◆ **THE TASK**: Write out the complete material exactly as it stands.

◆ **ENTRIES PROVIDED**:
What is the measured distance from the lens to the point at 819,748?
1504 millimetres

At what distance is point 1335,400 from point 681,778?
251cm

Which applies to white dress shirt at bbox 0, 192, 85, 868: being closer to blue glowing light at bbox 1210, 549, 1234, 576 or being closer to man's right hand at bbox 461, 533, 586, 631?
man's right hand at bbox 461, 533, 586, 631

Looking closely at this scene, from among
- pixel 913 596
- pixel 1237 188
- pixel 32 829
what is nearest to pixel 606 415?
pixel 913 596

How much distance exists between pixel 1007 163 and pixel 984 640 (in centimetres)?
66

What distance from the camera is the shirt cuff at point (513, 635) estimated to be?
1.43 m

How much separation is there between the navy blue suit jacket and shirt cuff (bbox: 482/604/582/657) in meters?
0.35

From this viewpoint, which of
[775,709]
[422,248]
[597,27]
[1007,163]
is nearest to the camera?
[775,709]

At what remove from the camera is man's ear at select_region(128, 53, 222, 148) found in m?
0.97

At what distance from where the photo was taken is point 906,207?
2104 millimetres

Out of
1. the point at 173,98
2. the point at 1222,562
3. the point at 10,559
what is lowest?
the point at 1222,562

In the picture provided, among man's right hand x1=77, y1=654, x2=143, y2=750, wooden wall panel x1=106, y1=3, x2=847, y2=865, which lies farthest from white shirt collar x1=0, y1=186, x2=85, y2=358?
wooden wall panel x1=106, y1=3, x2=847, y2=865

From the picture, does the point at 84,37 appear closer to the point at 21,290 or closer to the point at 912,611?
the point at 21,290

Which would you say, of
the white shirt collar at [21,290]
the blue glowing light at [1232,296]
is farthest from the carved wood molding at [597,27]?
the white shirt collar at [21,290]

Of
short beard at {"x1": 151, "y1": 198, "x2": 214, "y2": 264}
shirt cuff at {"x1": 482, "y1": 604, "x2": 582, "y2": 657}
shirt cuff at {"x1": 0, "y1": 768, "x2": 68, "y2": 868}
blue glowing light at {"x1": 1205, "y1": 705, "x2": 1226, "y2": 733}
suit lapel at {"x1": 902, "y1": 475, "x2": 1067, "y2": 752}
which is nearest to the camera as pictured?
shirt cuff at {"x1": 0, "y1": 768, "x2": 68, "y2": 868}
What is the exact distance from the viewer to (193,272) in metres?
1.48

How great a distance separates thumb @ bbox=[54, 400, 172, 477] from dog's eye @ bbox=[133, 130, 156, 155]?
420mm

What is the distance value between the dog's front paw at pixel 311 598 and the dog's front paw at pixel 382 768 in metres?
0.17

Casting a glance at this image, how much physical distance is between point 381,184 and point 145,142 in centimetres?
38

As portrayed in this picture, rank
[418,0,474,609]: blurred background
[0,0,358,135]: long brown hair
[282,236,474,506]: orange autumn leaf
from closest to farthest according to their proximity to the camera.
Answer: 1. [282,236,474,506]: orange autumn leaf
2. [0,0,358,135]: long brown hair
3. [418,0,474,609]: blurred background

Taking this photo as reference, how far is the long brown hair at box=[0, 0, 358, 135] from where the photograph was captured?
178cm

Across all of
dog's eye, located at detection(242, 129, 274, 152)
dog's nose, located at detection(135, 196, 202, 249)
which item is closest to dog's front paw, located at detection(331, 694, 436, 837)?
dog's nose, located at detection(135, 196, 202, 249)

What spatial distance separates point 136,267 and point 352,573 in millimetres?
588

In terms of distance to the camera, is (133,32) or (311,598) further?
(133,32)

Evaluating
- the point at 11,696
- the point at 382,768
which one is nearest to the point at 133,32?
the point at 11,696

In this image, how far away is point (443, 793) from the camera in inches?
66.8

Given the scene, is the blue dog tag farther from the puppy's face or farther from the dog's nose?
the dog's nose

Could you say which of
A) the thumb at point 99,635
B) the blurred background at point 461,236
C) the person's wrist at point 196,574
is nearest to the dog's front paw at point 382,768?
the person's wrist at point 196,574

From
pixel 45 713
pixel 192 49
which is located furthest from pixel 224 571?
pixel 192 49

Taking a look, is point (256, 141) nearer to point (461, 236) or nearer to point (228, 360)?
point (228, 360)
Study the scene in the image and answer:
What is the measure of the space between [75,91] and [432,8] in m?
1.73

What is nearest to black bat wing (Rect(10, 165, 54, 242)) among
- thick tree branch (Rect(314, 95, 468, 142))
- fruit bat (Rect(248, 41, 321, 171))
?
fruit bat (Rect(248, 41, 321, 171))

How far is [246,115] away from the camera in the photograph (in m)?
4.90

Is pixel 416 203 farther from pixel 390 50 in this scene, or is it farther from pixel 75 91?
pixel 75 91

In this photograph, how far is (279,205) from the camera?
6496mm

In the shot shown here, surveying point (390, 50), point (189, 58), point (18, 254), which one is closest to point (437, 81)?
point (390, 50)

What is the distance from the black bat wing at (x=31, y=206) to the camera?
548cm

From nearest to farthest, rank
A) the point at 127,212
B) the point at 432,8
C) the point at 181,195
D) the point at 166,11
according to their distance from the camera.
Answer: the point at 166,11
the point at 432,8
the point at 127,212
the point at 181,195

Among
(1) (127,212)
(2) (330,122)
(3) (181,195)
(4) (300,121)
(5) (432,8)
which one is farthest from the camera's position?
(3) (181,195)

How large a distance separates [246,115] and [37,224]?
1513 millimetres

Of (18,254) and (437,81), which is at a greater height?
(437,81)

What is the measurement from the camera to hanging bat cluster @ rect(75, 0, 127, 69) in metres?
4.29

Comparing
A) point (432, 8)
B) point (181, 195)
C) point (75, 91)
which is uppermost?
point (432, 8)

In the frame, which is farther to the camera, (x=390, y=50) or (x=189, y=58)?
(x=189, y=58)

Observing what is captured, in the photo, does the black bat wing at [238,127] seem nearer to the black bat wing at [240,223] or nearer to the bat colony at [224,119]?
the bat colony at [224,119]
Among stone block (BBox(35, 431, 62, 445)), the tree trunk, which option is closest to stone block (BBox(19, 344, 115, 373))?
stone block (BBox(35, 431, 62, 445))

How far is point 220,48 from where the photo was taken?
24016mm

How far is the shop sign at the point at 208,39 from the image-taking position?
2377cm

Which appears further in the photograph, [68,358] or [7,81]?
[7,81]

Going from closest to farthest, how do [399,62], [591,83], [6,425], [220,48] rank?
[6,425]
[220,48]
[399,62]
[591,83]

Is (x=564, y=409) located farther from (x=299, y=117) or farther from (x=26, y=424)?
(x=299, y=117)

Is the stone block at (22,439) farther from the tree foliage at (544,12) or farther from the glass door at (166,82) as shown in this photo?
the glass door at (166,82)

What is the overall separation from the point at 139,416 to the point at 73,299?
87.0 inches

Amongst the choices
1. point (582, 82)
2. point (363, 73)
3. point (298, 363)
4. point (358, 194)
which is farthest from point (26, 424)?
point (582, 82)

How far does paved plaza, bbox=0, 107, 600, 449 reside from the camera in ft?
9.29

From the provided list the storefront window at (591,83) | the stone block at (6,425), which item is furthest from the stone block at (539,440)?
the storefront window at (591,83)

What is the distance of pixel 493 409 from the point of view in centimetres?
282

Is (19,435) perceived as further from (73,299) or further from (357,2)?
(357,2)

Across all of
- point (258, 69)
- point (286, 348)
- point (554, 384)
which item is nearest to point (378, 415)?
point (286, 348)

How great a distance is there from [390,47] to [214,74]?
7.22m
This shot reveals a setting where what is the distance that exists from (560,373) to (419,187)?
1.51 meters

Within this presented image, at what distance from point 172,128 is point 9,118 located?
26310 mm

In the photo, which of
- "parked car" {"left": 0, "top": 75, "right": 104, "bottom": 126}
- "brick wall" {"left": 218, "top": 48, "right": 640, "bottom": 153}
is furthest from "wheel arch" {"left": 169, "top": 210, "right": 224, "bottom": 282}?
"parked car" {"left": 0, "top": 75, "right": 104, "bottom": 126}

◆ **RESPONSE TO THIS EXERCISE**:
What is the measured distance from the lens to the point at 819,748?
1504 millimetres

At what distance is point 1335,400 from point 681,778?
251cm

Which applies to white dress shirt at bbox 0, 192, 85, 868: being closer to blue glowing light at bbox 1210, 549, 1234, 576 or being closer to man's right hand at bbox 461, 533, 586, 631?
man's right hand at bbox 461, 533, 586, 631

Looking closely at this scene, from among
- pixel 913 596
- pixel 1237 188
- pixel 32 829
what is nearest to pixel 606 415?
pixel 913 596

How much distance exists between pixel 1007 163 and pixel 984 640 (in centimetres)?
66

What distance from the camera is the shirt cuff at point (513, 635) estimated to be?
1.43 m

How much separation is there between the navy blue suit jacket and shirt cuff (bbox: 482/604/582/657) in meters?
0.35

From this viewpoint, which of
[775,709]
[422,248]
[597,27]
[1007,163]
is nearest to the camera?
[775,709]

At what remove from the camera is man's ear at select_region(128, 53, 222, 148) found in m?
0.97

At what distance from where the photo was taken is point 906,207?
2104 millimetres

Out of
1. the point at 173,98
2. the point at 1222,562
3. the point at 10,559
what is lowest?
the point at 1222,562

In the picture provided, among man's right hand x1=77, y1=654, x2=143, y2=750, wooden wall panel x1=106, y1=3, x2=847, y2=865, which lies farthest from white shirt collar x1=0, y1=186, x2=85, y2=358?
wooden wall panel x1=106, y1=3, x2=847, y2=865

From the picture, does the point at 84,37 appear closer to the point at 21,290 or closer to the point at 912,611?
the point at 21,290

Which would you say, of
the white shirt collar at [21,290]
the blue glowing light at [1232,296]
is farthest from the carved wood molding at [597,27]?
the white shirt collar at [21,290]

Of
short beard at {"x1": 151, "y1": 198, "x2": 214, "y2": 264}
shirt cuff at {"x1": 482, "y1": 604, "x2": 582, "y2": 657}
shirt cuff at {"x1": 0, "y1": 768, "x2": 68, "y2": 868}
blue glowing light at {"x1": 1205, "y1": 705, "x2": 1226, "y2": 733}
suit lapel at {"x1": 902, "y1": 475, "x2": 1067, "y2": 752}
which is nearest to the camera as pictured?
shirt cuff at {"x1": 0, "y1": 768, "x2": 68, "y2": 868}
What is the exact distance from the viewer to (193,272) in metres?
1.48

How great a distance separates thumb @ bbox=[54, 400, 172, 477] from dog's eye @ bbox=[133, 130, 156, 155]?
420mm

What is the distance value between the dog's front paw at pixel 311 598 and the dog's front paw at pixel 382 768 in metres?
0.17

Casting a glance at this image, how much physical distance is between point 381,184 and point 145,142 in centimetres?
38

As portrayed in this picture, rank
[418,0,474,609]: blurred background
[0,0,358,135]: long brown hair
[282,236,474,506]: orange autumn leaf
from closest to farthest according to their proximity to the camera.
Answer: 1. [282,236,474,506]: orange autumn leaf
2. [0,0,358,135]: long brown hair
3. [418,0,474,609]: blurred background

Taking this photo as reference, how far is the long brown hair at box=[0, 0, 358, 135] from where the photograph was captured?
178cm

Across all of
dog's eye, located at detection(242, 129, 274, 152)
dog's nose, located at detection(135, 196, 202, 249)
which item is closest to dog's front paw, located at detection(331, 694, 436, 837)?
dog's nose, located at detection(135, 196, 202, 249)

What spatial distance separates point 136,267 and point 352,573 in millimetres?
588

In terms of distance to the camera, is (133,32) or (311,598) further?
(133,32)

Evaluating
- the point at 11,696
- the point at 382,768
which one is nearest to the point at 133,32?
the point at 11,696

In this image, how far away is point (443, 793) from the camera in inches?
66.8

Given the scene, is the blue dog tag farther from the puppy's face or farther from the dog's nose?
the dog's nose

Could you say which of
A) the thumb at point 99,635
B) the blurred background at point 461,236
C) the person's wrist at point 196,574
is nearest to the dog's front paw at point 382,768?
the person's wrist at point 196,574

From
pixel 45 713
pixel 192 49
which is located furthest from pixel 224 571?
pixel 192 49

Taking a look, is point (256, 141) nearer to point (461, 236) or nearer to point (228, 360)?
point (228, 360)
Study the scene in the image and answer:
What is the measure of the space between [75,91] and [432,8] in m?
1.73

What is nearest to black bat wing (Rect(10, 165, 54, 242)) among
- thick tree branch (Rect(314, 95, 468, 142))
- fruit bat (Rect(248, 41, 321, 171))
?
fruit bat (Rect(248, 41, 321, 171))

How far is [246,115] away from the camera in the photograph (in m)?
4.90

Is pixel 416 203 farther from pixel 390 50 in this scene, or is it farther from pixel 75 91?
pixel 75 91

In this photograph, how far is (279,205) from the camera?
6496mm

In the shot shown here, surveying point (390, 50), point (189, 58), point (18, 254), which one is closest to point (437, 81)?
point (390, 50)

What is the distance from the black bat wing at (x=31, y=206) to the camera?
548cm

From nearest to farthest, rank
A) the point at 127,212
B) the point at 432,8
C) the point at 181,195
D) the point at 166,11
according to their distance from the camera.
Answer: the point at 166,11
the point at 432,8
the point at 127,212
the point at 181,195

Among
(1) (127,212)
(2) (330,122)
(3) (181,195)
(4) (300,121)
(5) (432,8)
which one is farthest from the camera's position?
(3) (181,195)

How large a distance separates [246,115] and [37,224]?
1513 millimetres

Of (18,254) and (437,81), which is at a greater height?
(437,81)

What is the measurement from the camera to hanging bat cluster @ rect(75, 0, 127, 69) in metres?
4.29

Comparing
A) point (432, 8)
B) point (181, 195)
C) point (75, 91)
which is uppermost?
point (432, 8)

In the frame, which is farther to the camera, (x=390, y=50) or (x=189, y=58)?
(x=189, y=58)

Observing what is captured, in the photo, does the black bat wing at [238,127] seem nearer to the black bat wing at [240,223] or nearer to the bat colony at [224,119]?
the bat colony at [224,119]
Among stone block (BBox(35, 431, 62, 445)), the tree trunk, which option is closest to stone block (BBox(19, 344, 115, 373))?
stone block (BBox(35, 431, 62, 445))

How far is point 220,48 from where the photo was taken?
24016mm

How far is the shop sign at the point at 208,39 from the image-taking position?
2377cm

Which appears further in the photograph, [68,358] or [7,81]?
[7,81]

Going from closest to farthest, how do [399,62], [591,83], [6,425], [220,48] rank?
[6,425]
[220,48]
[399,62]
[591,83]

Is (x=564, y=409) located farther from (x=299, y=117) or farther from (x=26, y=424)?
(x=299, y=117)

Is the stone block at (22,439) farther from the tree foliage at (544,12) or farther from the glass door at (166,82) as shown in this photo?
the glass door at (166,82)

What is the overall separation from the point at 139,416 to the point at 73,299?
87.0 inches

Amongst the choices
1. point (582, 82)
2. point (363, 73)
3. point (298, 363)
4. point (358, 194)
which is farthest from point (26, 424)?
point (582, 82)

How far does paved plaza, bbox=0, 107, 600, 449 reside from the camera in ft?
9.29

From the provided list the storefront window at (591,83) | the stone block at (6,425), which item is furthest from the stone block at (539,440)?
the storefront window at (591,83)

What is the distance of pixel 493 409 from the point of view in centimetres?
282

Is (19,435) perceived as further from (73,299) or further from (357,2)?
(357,2)

Across all of
- point (258, 69)
- point (286, 348)
- point (554, 384)
which item is nearest to point (378, 415)?
point (286, 348)

How great a distance is there from [390,47] to [214,74]?
7.22m
This shot reveals a setting where what is the distance that exists from (560,373) to (419,187)?
1.51 meters

Within this presented image, at what distance from point 172,128 is point 9,118 located?
26310 mm

In the photo, which of
- "parked car" {"left": 0, "top": 75, "right": 104, "bottom": 126}
- "brick wall" {"left": 218, "top": 48, "right": 640, "bottom": 153}
is furthest from "wheel arch" {"left": 169, "top": 210, "right": 224, "bottom": 282}?
"parked car" {"left": 0, "top": 75, "right": 104, "bottom": 126}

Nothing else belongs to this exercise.